# It is illegal to use electronic calls for fox, bobcats and coons in GA



## Throwback

> 27-3-12.  Unlawful substances and equipment; computer assisted remote hunting prohibited
> 
> 
> (a) It shall be unlawful to hunt any wild animal, game animal, or game bird by means of drugs, poisons, chemicals, smoke, gas, explosives, recorded calls or sounds, or recorded and electronically imitated or amplified sounds or calls. It shall also be unlawful to use electronic communications equipment for the purpose of facilitating pursuit of any wild animal, game bird, or game animal.
> (b) (1) As used in this subsection, the term "computer assisted remote hunting" means the use of a computer or other device, equipment, hardware, or software to control remotely the aiming and discharge of a firearm or other weapon so as to allow a person not holding that firearm or other weapon to hunt or shoot a wild animal or any wildlife.
> 
> (2) It shall be unlawful for any person, firm, partnership, or association to engage in computer assisted remote hunting or provide or operate a facility that allows others to engage in computer assisted remote hunting if the wild animal or wildlife being hunted or shot is located in this state.
> 
> (3) (A) Any person violating the provisions of this subsection shall be guilty of a misdemeanor of a high and aggravated nature and upon conviction thereof shall be punished by a fine of not less than $1,000.00 and not more than $5,000.00, imprisonment for a term not to exceed 12 months, or both such fine and imprisonment.
> 
> (B) Any equipment used or intended for use in a violation of this Code section, excluding motor vehicles, is declared to be contraband and shall be forfeited to the state.
> 
> (C) The hunting and fishing privileges of any person convicted of violating this subsection shall be suspended for three years.

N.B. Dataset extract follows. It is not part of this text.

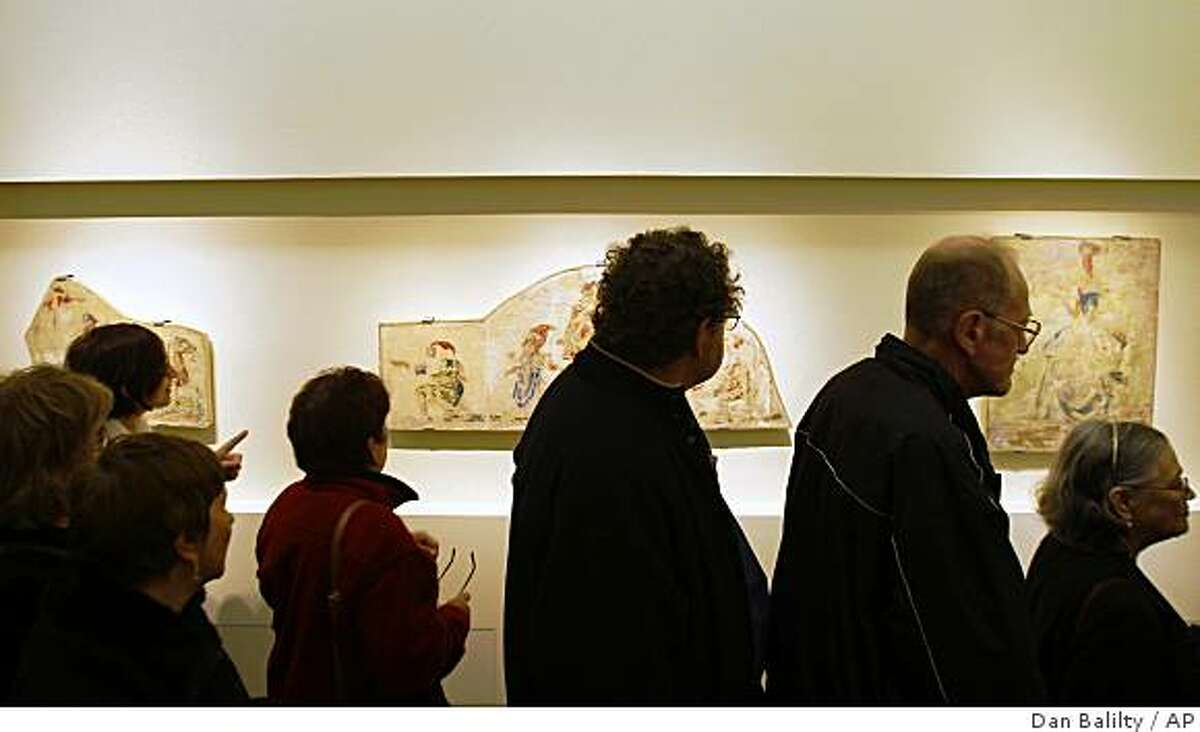 Israelis attend the exhibition of Jewish author and artist Bruno Schulz at the Yad Vashem Holocaust Memorial in Jerusalem, Friday, Feb. 20, 2009. Schulz, known as the
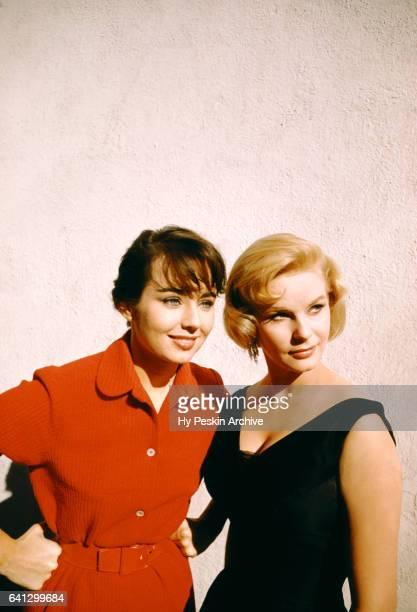 Miss Universe Carol Morris and Miss Sweden Ingrid Goude pose for a portrait on November 7 1955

and for those wondering what a game animal or game bird is



> (34) "Game animals" means the following animals: bear, bobcat, deer, fox, opossum, rabbit, raccoon, sea turtles and their eggs, squirrel, cougar (Felis concolor), and all members of the families Alligatoridae and Crocodylidae.
> 
> (35) "Game birds" means the following birds: turkey, quail, grouse, and all migratory game birds.



and wild animal



> (75) "Wild animal" means any animal which is not wildlife and is not normally a domestic species in this state. This term specifically includes any hybrid or cross between any combination of a wild animal, wildlife, and a domestic animal. Offspring from all subsequent generations of such crosses or hybrids are wild animals.


----------



## Throwback

can this be stickied for a while? maybe till the end of february?


T


----------



## Barehunter

One time I used an electronic call for sea turtle eggs...didn't have any luck though.  I won't do it any more I promise.  And what the heck is a blind pig?


----------



## Nicodemus

Good thread. Got it stuck for you, T.


----------



## Throwback

Barehunter said:


> One time I used an electronic call for sea turtle eggs...didn't have any luck though.  I won't do it any more I promise.  And what the heck is a blind pig?

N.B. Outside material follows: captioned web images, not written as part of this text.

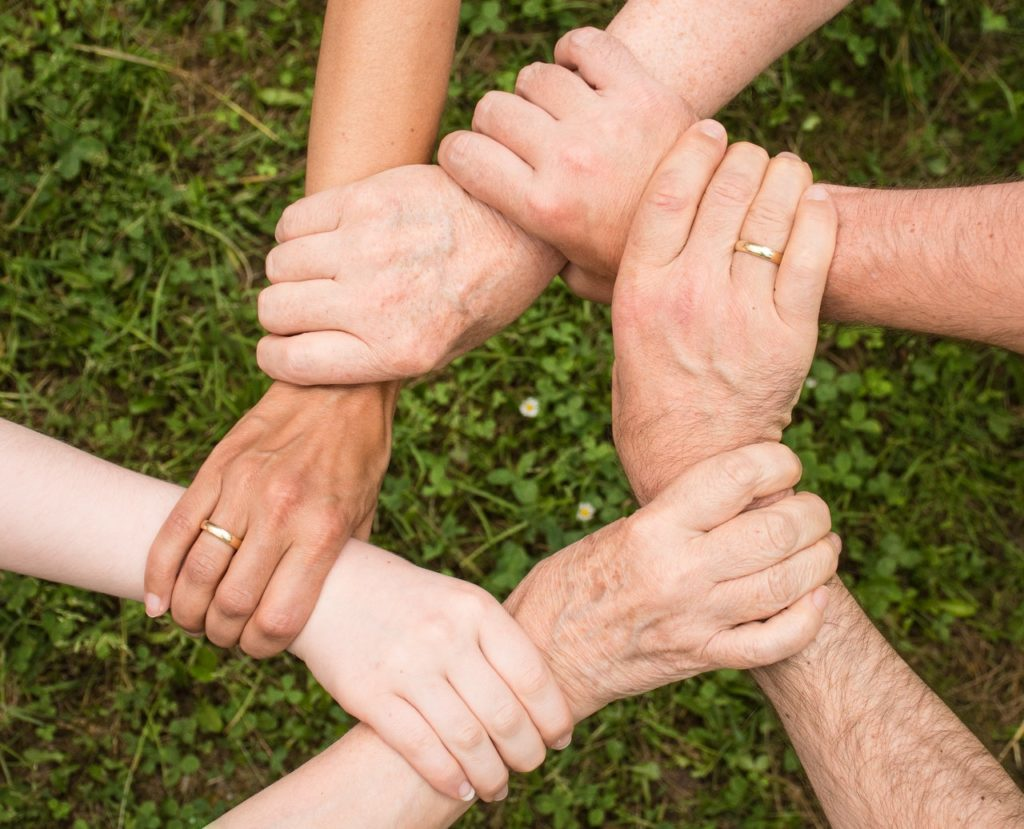helping hands within a community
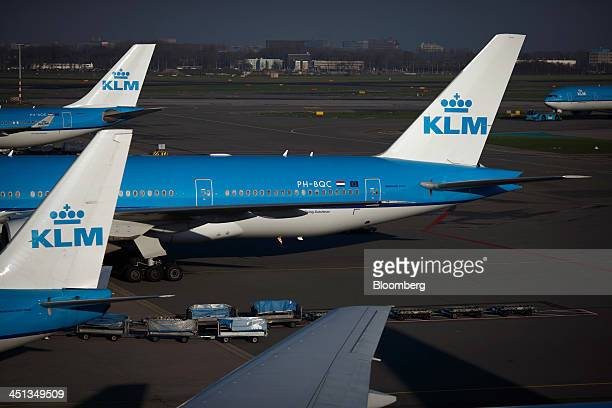 Logos sit on the tail fins of aircraft operated by Air FranceKLM Group at Schiphol Airport operated by the Schiphol Group in Amsterdam Netherlands on...
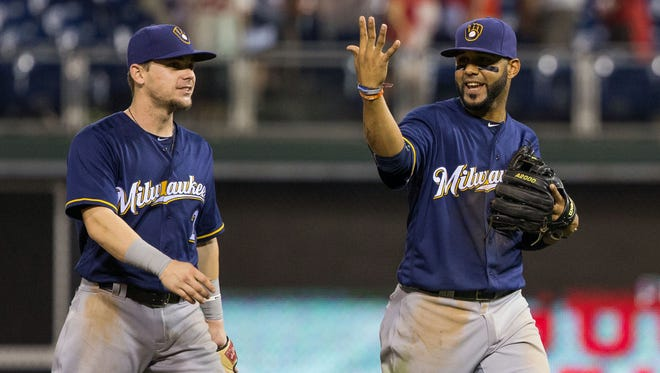 There is no guarantee Scooter Gennett (left) will start at second base if the Brewers plan to give Jonathan Villar more time at that position.
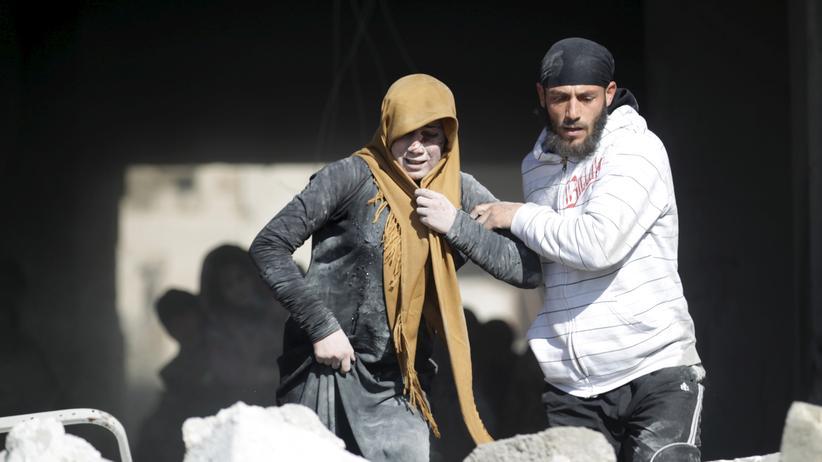 Flüchtlinge: Ein Mann hilft einer Frau nach einem Luftangriff in der syrischen Provinz Idlib.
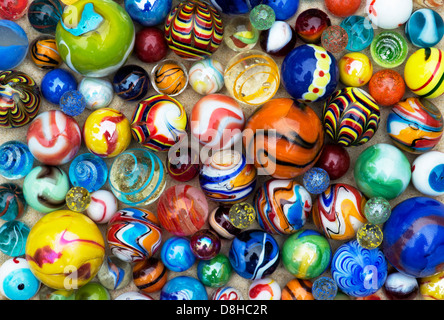 Colourful marbles on sand pattern - Stock Photo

a live animal used as bait. As has been mentioned here many times also. 

T


----------



## Roberson

So why the heck do they sell electronic calls? what are they for, then? You mean you can't even use them for yotes?


----------



## Throwback

Roberson said:


> So why the heck do they sell electronic calls? what are they for, then? You mean you can't even use them for yotes?

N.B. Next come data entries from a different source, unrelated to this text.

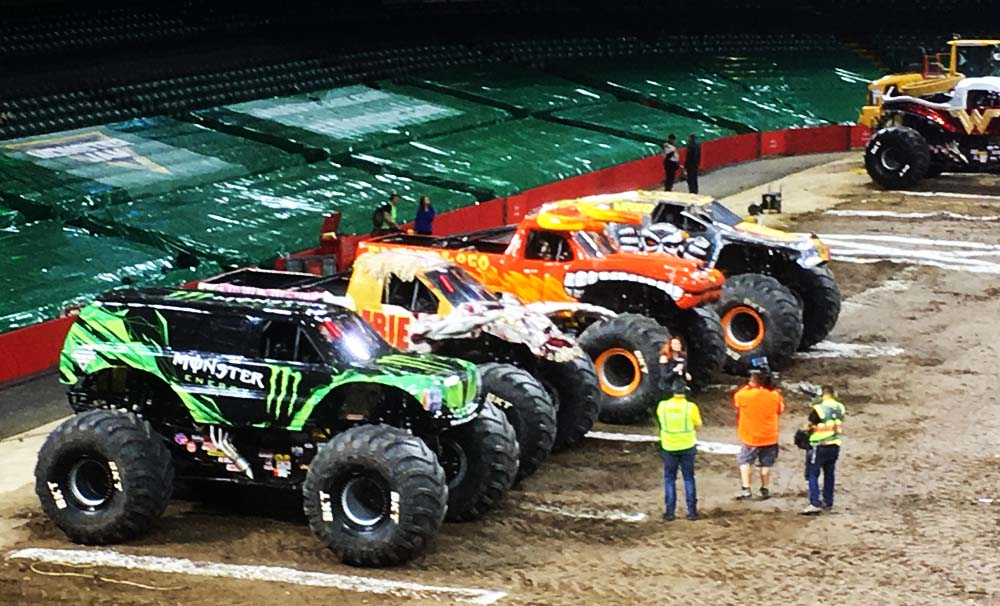 Monster Jam trucks line-up in the interval as the video-team record links in Cardiff.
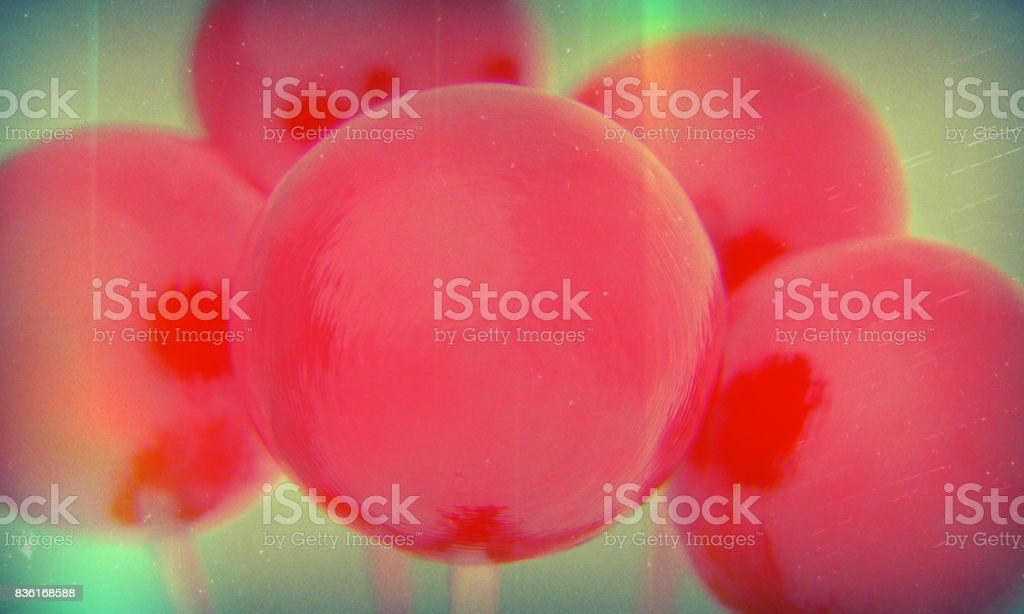 Retro style red balls of lollipops on a stick. Macro shot with shallow DOF stock photo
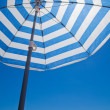 Beach background with stripy umbrella — Stock Photo #12872552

you CAN use them for coyotes, but coyotes only 

they are legal to use for fox and bobcat, coon, deer and turkey in some states, just not in GA. 

T


----------



## j_seph

Throwback said:


> you CAN use them for coyotes, but coyotes only
> 
> they are legal to use for fox and bobcat, coon, deer and turkey in some states, just not in GA.
> 
> T


Can we petition to get this changed


----------



## Throwback

j_seph said:


> Can we petition to get this changed



yes. contact your state representatives. 


T


----------



## childers

I do believe it is illegal, but want to make sure. It is illegal to shoot a fox or bobcat that came into an electronic call when you are targeting coyote.


----------



## Throwback

childers said:


> I do believe it is illegal, but want to make sure. It is illegal to shoot a fox or bobcat that came into an electronic call when you are targeting coyote.



yes. 


T


----------



## Meat Hunter

Its kinda of a stupid law if you ask me,a predator is a predator. Its not like its that easy to kill any of them anyhow. Its also like the stupid law about shooting hogs with a rim fire or muzzle loader and only during the day. The people that make the laws are the same ones who wear their socks over their shoes and do not understand the un-intended consequences of their laws.


----------



## Throwback

Meat Hunter said:


> Its also like the stupid law about shooting hogs with a rim fire or muzzle loader and only during the day.



that's not a law that's a regulation and it only applies on WMA's during small game hunts. You can only hunt small game with small game weapons and only during daylight hours, therefore during small game seasons on a WMA you can hunt hogs during the same time, but not when it's illegal to hunt small game. They could just ban hog hunting all the way aroud during small game season since it isn't legally small game to begin with, but instead they choose to allow more people on the wma to hunt. 

sounds like a good idea to me. 









T


----------



## Randy

They don't consider fox and bobcat as predators.  They consider them fur bearers.


----------



## Throwback

Randy said:


> They don't consider fox and bobcat as predators.  They consider them fur bearers.



stop that. 

T


----------



## jkk6028

thanks for the post T, i had just assumed it was legal 

guess i better read the regs a little bit closer


----------



## Throwback

jkk6028 said:


> thanks for the post T, i had just assumed it was legal
> 
> guess i better read the regs a little bit closer



its actually illegal to use them for hunting a lot more things, but I just put those three in the header because this is the varmint forum and that's all that really apply. 

T


----------



## Carolina Coyote

Do all the Regulations apply to private land or just to WMA's?
If allowed to trap Fox and Bobcat using bait why not allow Hunters to use  Electronic calls . Just does not seem to be any logical reason for the Regulations written the way they are. I'm sure Coyotes are not the only Predator that feeds on small Game.


----------



## Throwback

Carolina Coyote said:


> Do all the Regulations apply to private land or just to WMA's?
> If allowed to trap Fox and Bobcat using bait why not allow Hunters to use  Electronic calls . Just does not seem to be any logical reason for the Regulations written the way they are. I'm sure Coyotes are not the only Predator that feeds on small Game.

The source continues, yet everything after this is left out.